I binge-watched the TV series twice and read all the books, and what struck me was how it managed to be both pessimistic and optimistic. Pessimistic because humans keep making the same mistakes on bigger and bigger scales. Optimistic because some of them keep trying to do better, keep reaching for cooperation even when everything’s falling apart.
The protomolecule storyline gets a bit hand-wavy for my taste – alien technology that breaks known physics always makes me twitch – but I forgave it because the human drama was so well done. Holden trying to do the right thing and usually making things worse. Avasarala cursing her way through political crises. Bobby Draper punching through problems with Martian marine efficiency. These felt like real people, not sci-fi archetypes.
Here’s what I think apocalyptic fiction really does – it’s a pressure test for human nature. Strip away civilization, comfort, certainty, and what’s left? What would you do if the power grid failed permanently? If crops stopped growing? If you had to choose between your family’s survival and helping strangers?

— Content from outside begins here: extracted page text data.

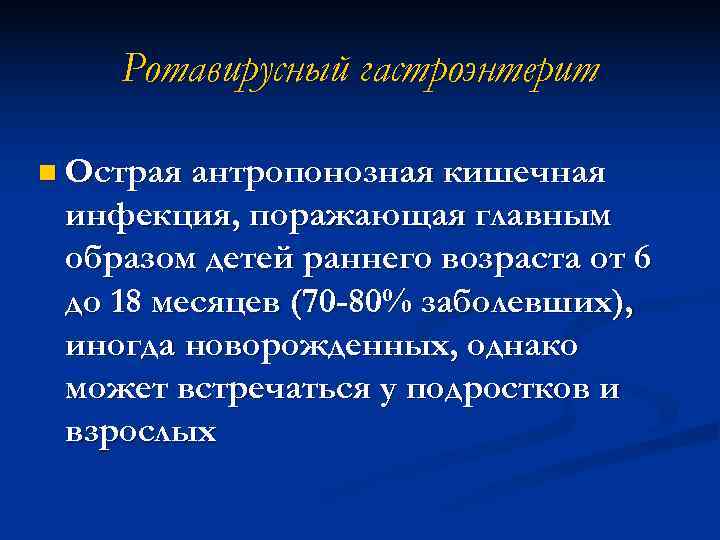 Ротавирусный гастроэнтерит

Острая антропонозная кишечная инфекция, поражающая главным образом детей раннего возраста от 6 до 18 месяцев (70-80% заболевших), иногда новорожденных, однако может встречаться у подростков и взрослых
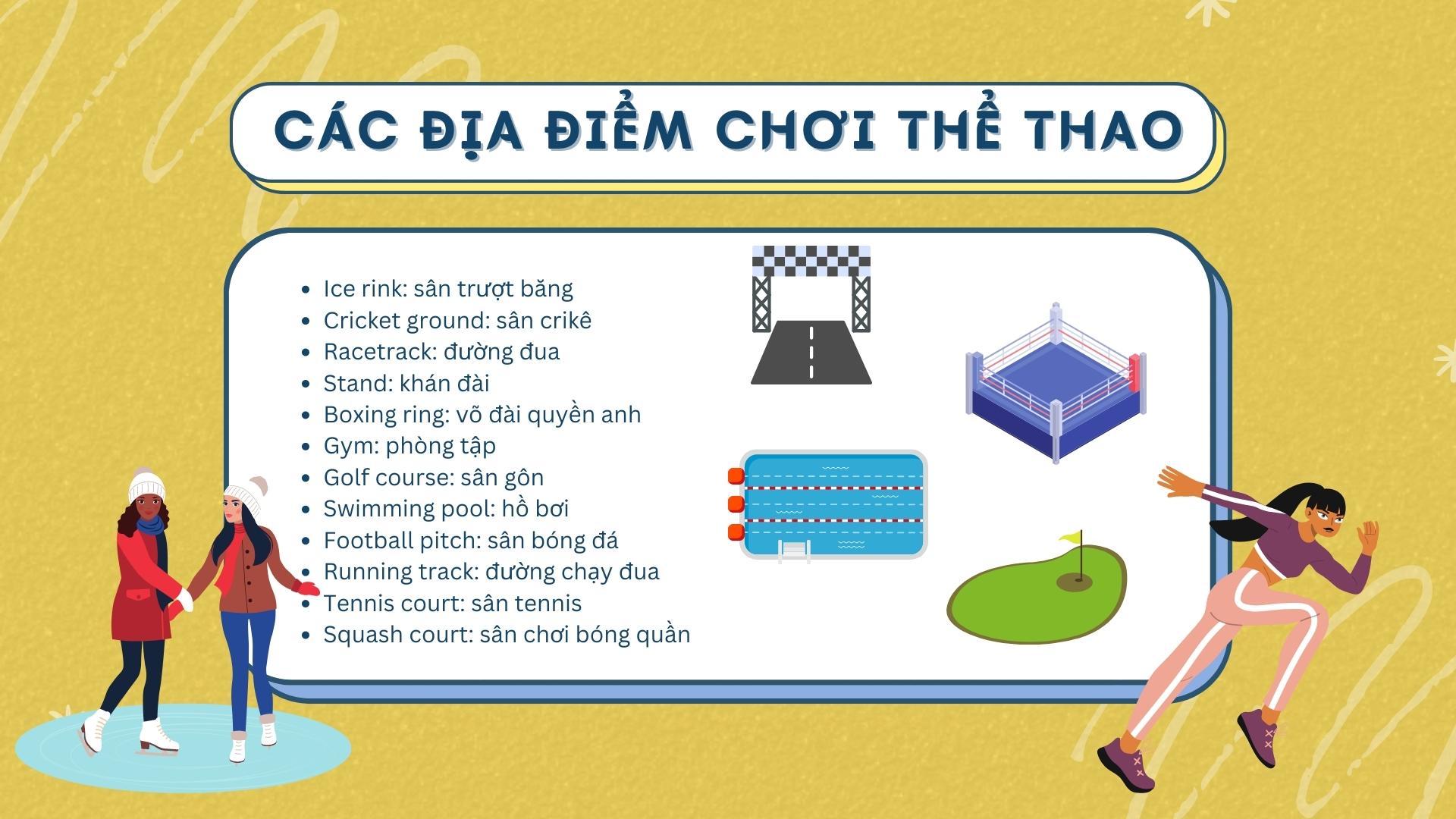 CÁC ĐỊA ĐIỂM CHƠI THỂ THAO

- Ice rink: sân trượt băng
- Cricket ground: sân crikê
- Racetrack: đường đua
- Stand: khán đài
- Boxing ring: võ đài quyền anh
- Gym: phòng tập
- Golf course: sân gôn
- Swimming pool: hồ bơi
- Football pitch: sân bóng đá
- Running track: đường chạy đua
- Tennis court: sân tennis
- Squash court: sân chơi bóng quần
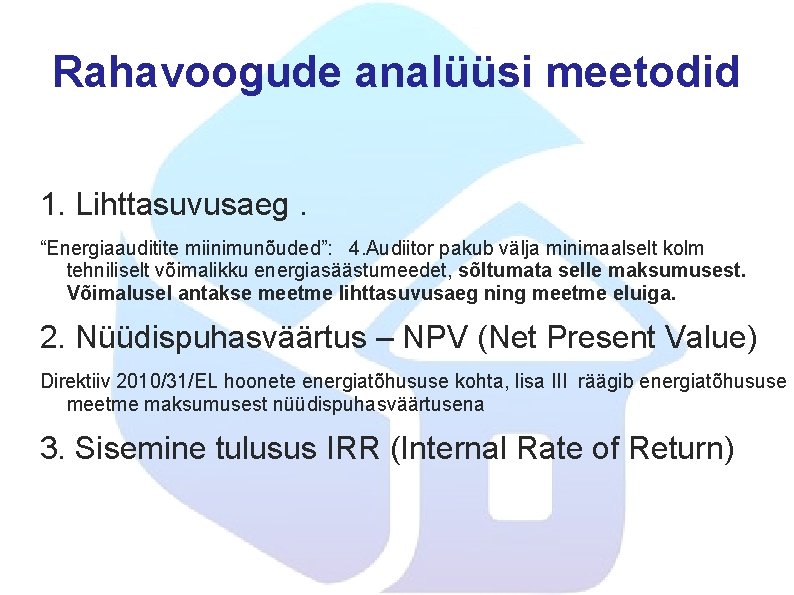 Rahavoogude analüüsi meetodid

1. Lihttasuvusaeg .

“Energiaauditite miinimunõuded”: 4.Audiitor pakub välja minimaalselt kolm tehniliselt võimalikku energiasäästumeedet, sõltumata selle maksumusest. Võimalusel antakse meetme lihttasuvusaeg ning meetme eluiga.

2. Nüüdispuhasväärtus – NPV (Net Present Value)

Direktiiv 2010/31/EL hoonete energiatõhususe kohta, lisa III räägib energiatõhususe meetme maksumusest nüüdispuhasväärtusena

3. Sisemine tulusus IRR (Internal Rate of Return)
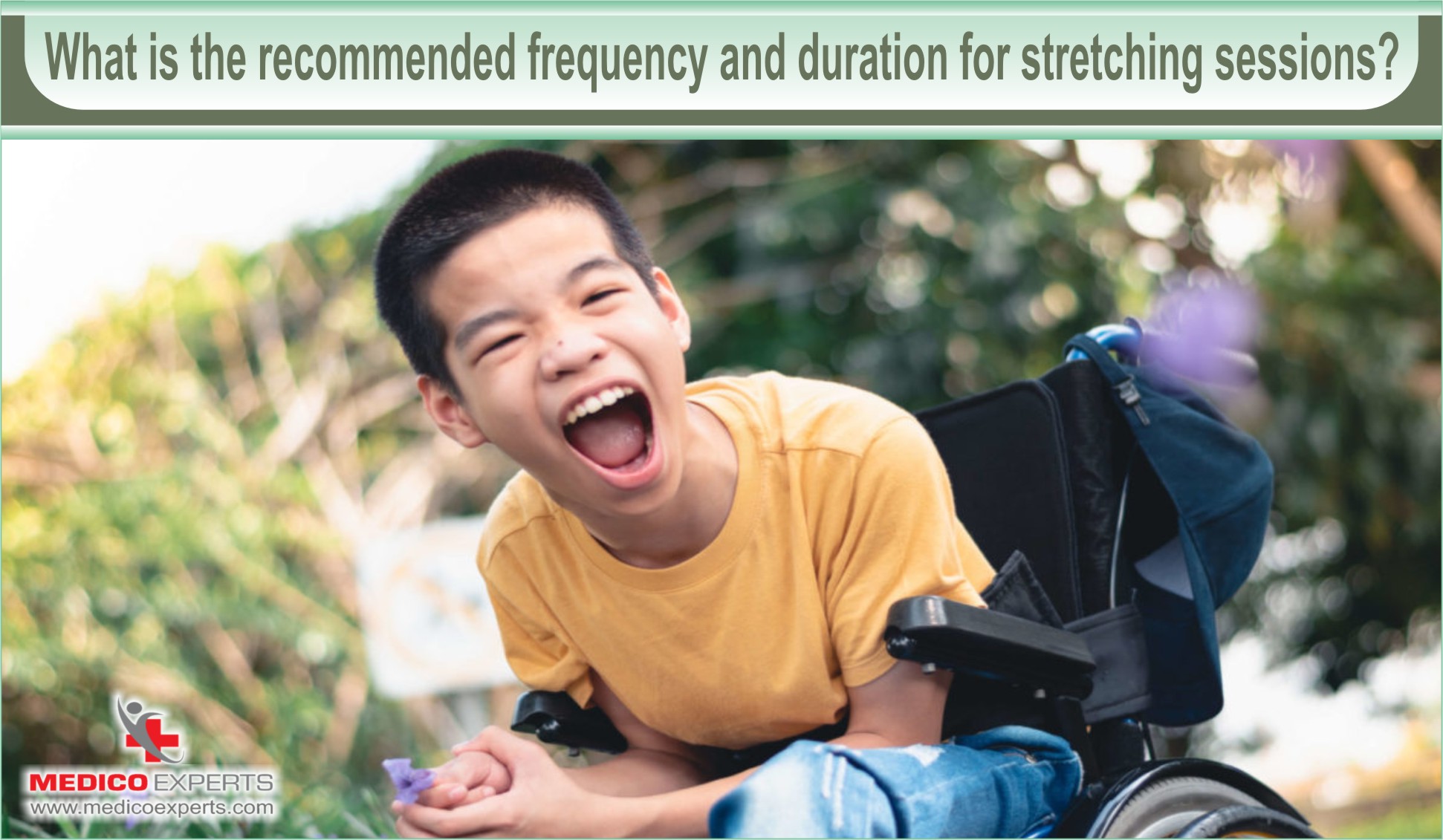 What is the recommended frequency and duration for stretching sessions?

MEDICO EXPERTS
www.medicoexperts.com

These stories let us rehearse for disasters we hope will never come. Not the specific scenarios – I mean, global infertility is pretty unlikely, and nuclear winter hopefully stays fictional. But the underlying challenges: maintaining humanity when resources are scarce, preserving hope when everything looks hopeless, deciding what’s worth sacrificing for.

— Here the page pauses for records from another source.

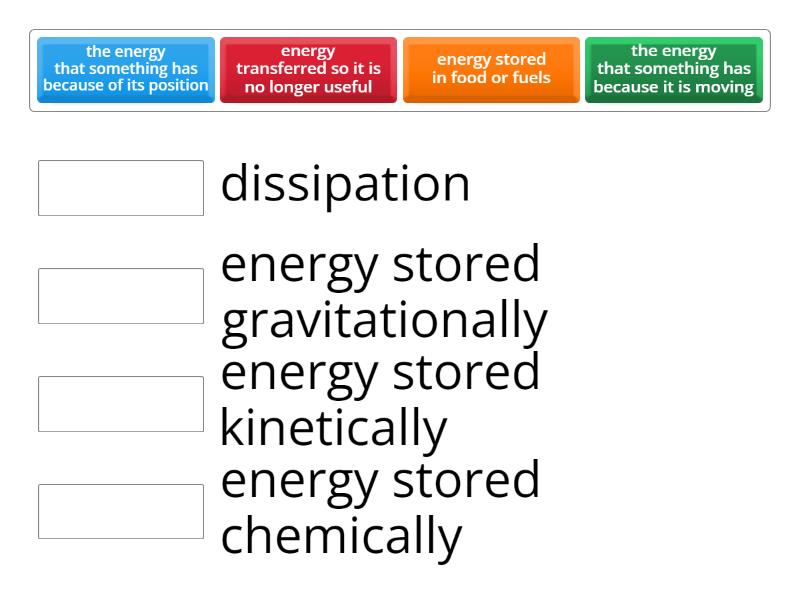 the energy that something has because of its position

energy transferred so it is no longer useful

energy stored in food or fuels

the energy that something has because it is moving

dissipation

energy stored gravitationally

energy stored kinetically

energy stored chemically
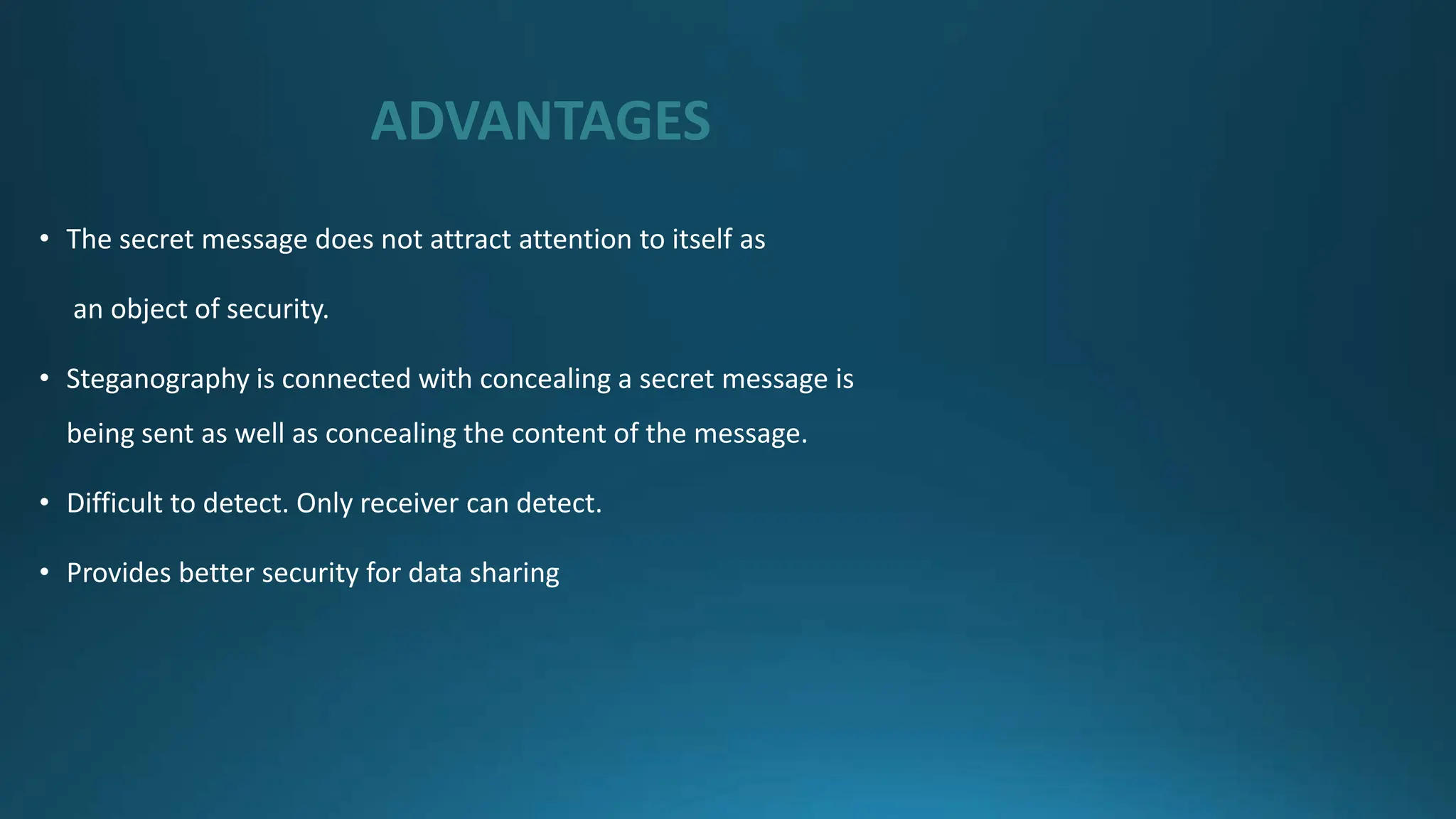 ADVANTAGES

• The secret message does not attract attention to itself as an object of security.

• Steganography is connected with concealing a secret message is being sent as well as concealing the content of the message.

• Difficult to detect. Only receiver can detect.

• Provides better security for data sharing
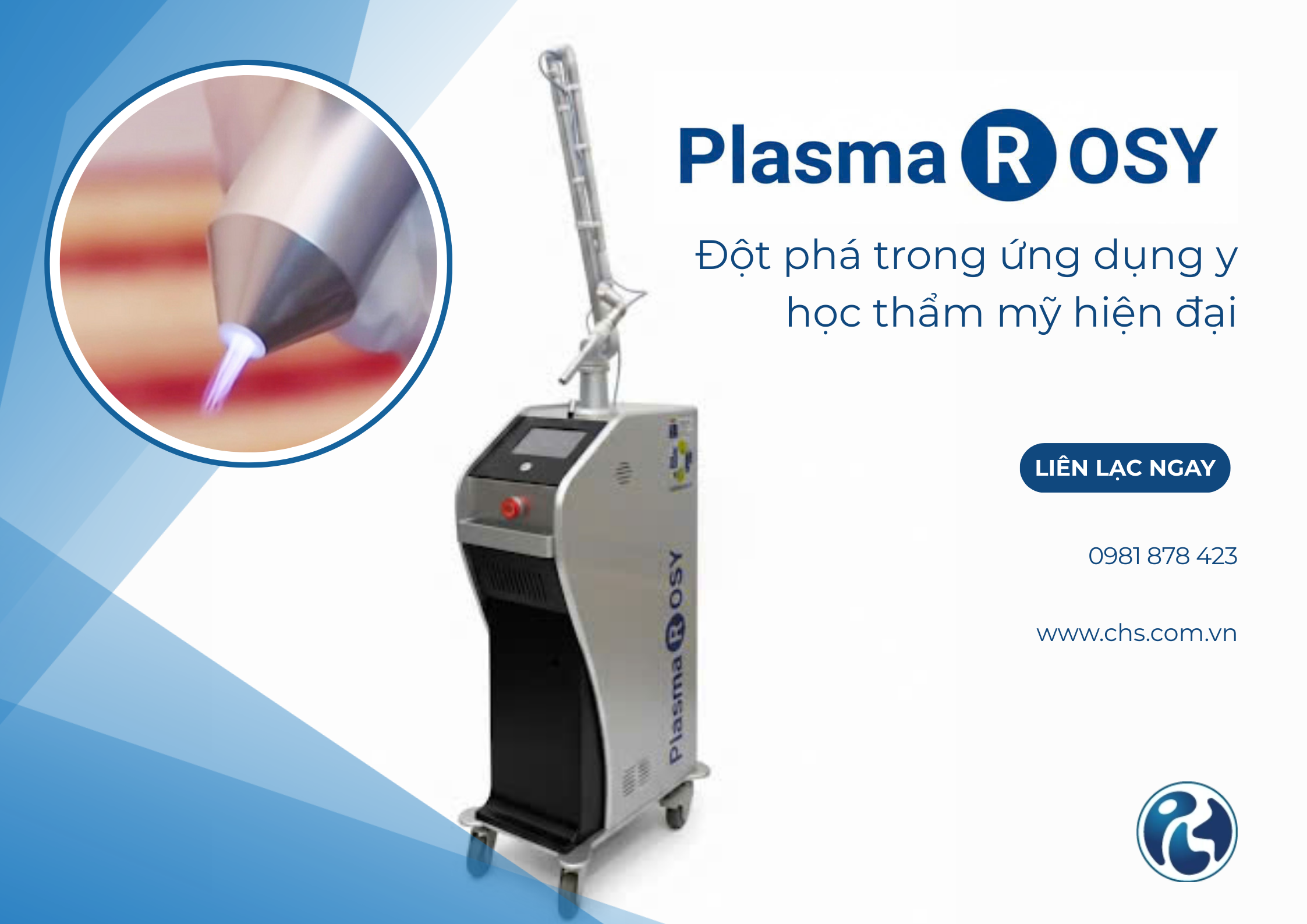 Plasma ROSY

Đột phá trong ứng dụng y học thẩm mỹ hiện đại

LIÊN LẠC NGAY

0981 878 423

www.chs.com.vn

Plasma ROSY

During my aerospace career, I worked on contingency planning for spacecraft failures. You can’t predict every possible malfunction, but you can design systems that fail gracefully, that give crews options when things go wrong. Apocalyptic fiction does something similar for society. It’s not predicting specific futures, it’s stress-testing human resilience.
I think that’s why these stories have such staying power. We’re living through what feels like slow-motion apocalypse – climate change, political polarization, technological disruption happening faster than we can adapt. Reading about fictional survivors helps us process real anxieties about whether we’re adaptable enough, whether our institutions are robust enough, whether there’s enough basic human decency to see us through whatever’s coming.

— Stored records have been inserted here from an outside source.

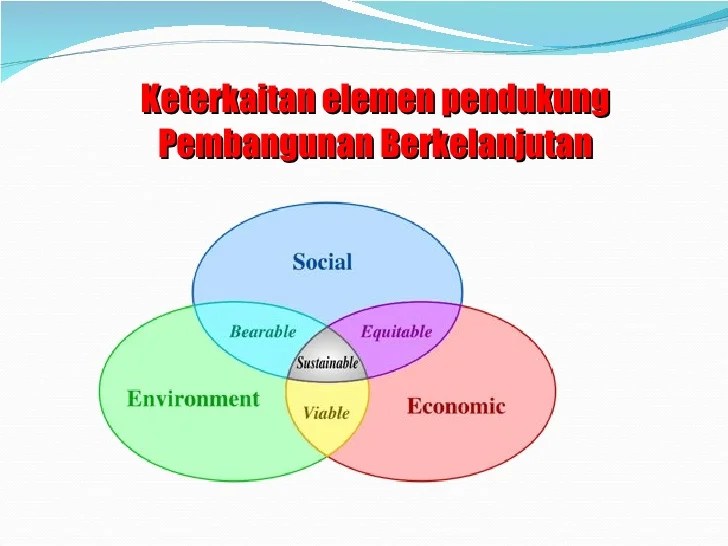 Keterkaitan elemen pendukung Pembangunan Berkelanjutan

Social

Bearable

Equitable

Sustainable

Environment

Viable

Economic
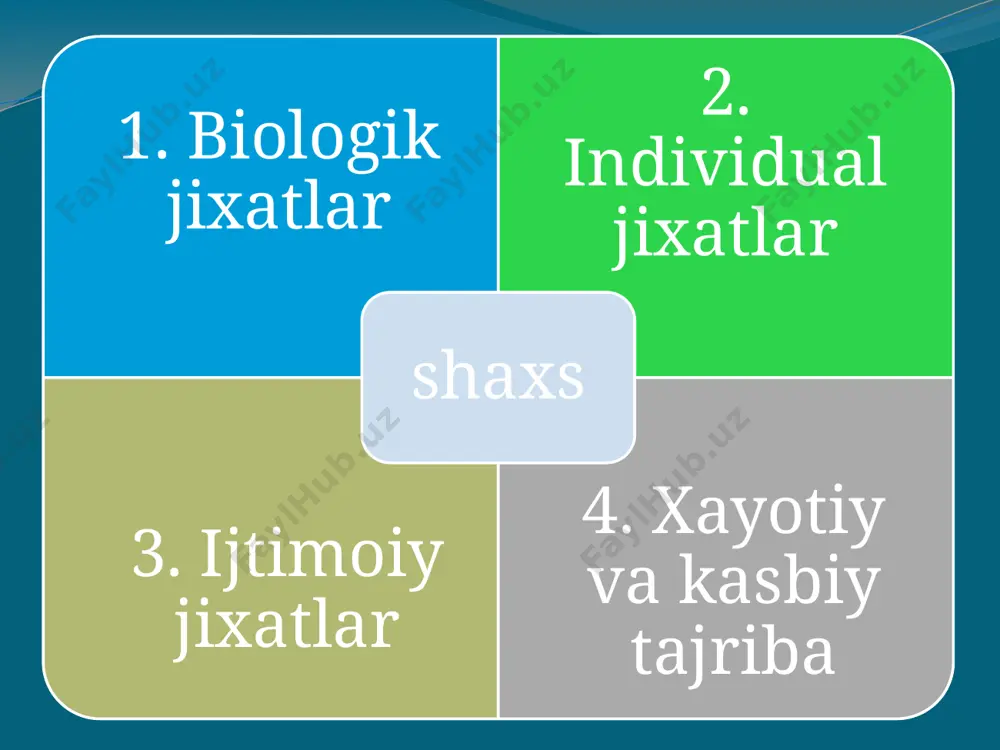 1. Biologik jixatlar

2. Individual jixatlar

shaxs

3. Ijtimoiy jixatlar

4. Xayotiy va kasbiy tajriba

FaylHub.uz FaylHub.uz FaylHub.uz FaylHub.uz FaylHub.uz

My engineering background makes me naturally pessimistic about complex systems – I’ve seen too many ways things can fail catastrophically. But these stories, the good ones anyway, remind me that humans are remarkably good at improvising solutions, at finding reasons to keep going even when logic suggests giving up.
Maybe that’s why I keep reading about the end of the world at an age when I should be reading, I don’t know, gardening magazines. Because these stories aren’t really about endings. They’re about what comes after the ending, about the stubborn human refusal to accept that anything is truly final.
Even *The Road*, bleak as it is, ends with the possibility of renewal. *Children of Men* ends with a boat disappearing into fog, carrying hope toward an uncertain future. *The Expanse* keeps finding ways for enemies to become allies when faced with bigger threats.
The apocalypse in science fiction isn’t a conclusion – it’s a reset button. A chance to imagine what we might build from the rubble of what we’ve got now. And honestly? Sometimes starting over sounds pretty appealing.